Ces situations peuvent en effet créer de la frustration. Car, d’une part, les attentes sont très élevées envers les recruteurs. Chaque jour, ils sont appelés à pourvoir des postes critiques pour une entreprise, et ce, sans avoir de réel pouvoir décisionnel pour agir.

Des recruteurs présents à la 7e édition de TruMontréal – une « non conférence » sur le recrutement se déroulant en partenariat avec Isartaont abordé cet aspect de leur métier dans un groupe de discussion intitulé « Le recruteur influenceur : la communication intelligente pour influencer gestionnaires et candidats ».
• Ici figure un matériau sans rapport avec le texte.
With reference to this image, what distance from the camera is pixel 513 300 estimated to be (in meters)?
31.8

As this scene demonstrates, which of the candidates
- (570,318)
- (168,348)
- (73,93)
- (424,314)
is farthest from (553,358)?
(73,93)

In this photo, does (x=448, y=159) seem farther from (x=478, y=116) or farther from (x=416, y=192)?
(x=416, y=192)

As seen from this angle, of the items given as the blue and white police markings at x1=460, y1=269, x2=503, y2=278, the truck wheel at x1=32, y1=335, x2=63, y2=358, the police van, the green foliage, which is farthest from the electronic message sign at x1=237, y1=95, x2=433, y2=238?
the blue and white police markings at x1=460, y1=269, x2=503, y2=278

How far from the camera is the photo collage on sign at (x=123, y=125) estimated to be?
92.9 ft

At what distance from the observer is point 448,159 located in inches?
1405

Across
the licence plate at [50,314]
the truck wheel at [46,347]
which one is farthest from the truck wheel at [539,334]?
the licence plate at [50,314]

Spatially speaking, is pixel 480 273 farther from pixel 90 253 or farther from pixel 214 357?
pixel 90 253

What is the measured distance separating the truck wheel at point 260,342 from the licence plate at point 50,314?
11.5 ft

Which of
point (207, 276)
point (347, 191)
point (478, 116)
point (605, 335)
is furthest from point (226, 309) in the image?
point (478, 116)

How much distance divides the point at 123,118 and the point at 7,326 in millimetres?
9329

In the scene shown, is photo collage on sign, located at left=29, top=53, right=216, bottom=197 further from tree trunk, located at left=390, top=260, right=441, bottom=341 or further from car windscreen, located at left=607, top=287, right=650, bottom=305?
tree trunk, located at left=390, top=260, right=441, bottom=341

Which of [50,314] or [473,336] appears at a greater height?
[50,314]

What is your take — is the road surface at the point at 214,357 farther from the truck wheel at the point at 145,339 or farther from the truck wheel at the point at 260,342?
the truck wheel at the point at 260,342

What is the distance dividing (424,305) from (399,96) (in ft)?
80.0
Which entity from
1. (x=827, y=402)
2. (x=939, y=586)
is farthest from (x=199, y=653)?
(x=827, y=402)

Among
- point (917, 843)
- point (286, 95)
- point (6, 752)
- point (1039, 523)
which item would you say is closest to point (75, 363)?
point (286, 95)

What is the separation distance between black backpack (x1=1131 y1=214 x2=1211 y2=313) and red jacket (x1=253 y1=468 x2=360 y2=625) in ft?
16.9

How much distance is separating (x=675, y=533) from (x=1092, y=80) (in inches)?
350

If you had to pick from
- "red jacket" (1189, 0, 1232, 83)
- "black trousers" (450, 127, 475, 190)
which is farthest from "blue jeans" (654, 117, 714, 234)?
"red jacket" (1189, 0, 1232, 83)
Le recruteur est par nature un « agent de liaison » ou un « médiateur », ont expliqué deux intervenants participant à l’échange. Il a donc un pouvoir « d’influence ». Mais le recruteur ne peut pas imposer ses vues ni aux candidats ni aux employeurs.

Voici 4 situations frustrantes qui en découlent, ainsi que des pistes de solutions pour y remédier.

1. Quand le patron refuse de se laisser coacher

Une des grosses difficultés de notre métier de recruteur, dit un intervenant, c’est de conscientiser le gestionnaire sur sa propre performance en entrevue. La rétroaction est parfois difficile. C’est comme si on mettait un miroir devant ses défauts… »

Souvent, les gestionnaires ne comprennent pas la réalité du recrutement, renchérit une recruteuse. Ils croient que c’est facile de pourvoir les postes critiques, et ils ne comprennent pas qu’il y a une part de séduction au processus. »

Un intervenant propose de conscientiser le gestionnaire sur l’importance d’ouvrir l’analyse non seulement aux compétences techniques, mais aussi comportementales du candidat.

Un autre suggère d’instaurer une évaluation formelle du gestionnaire à la suite du processus d’entrevue.

Pour lire la suite, c’est ICI

Quelles sont les bonnes pratiques pour réussir son sourcing et recruter les meilleurs talents ?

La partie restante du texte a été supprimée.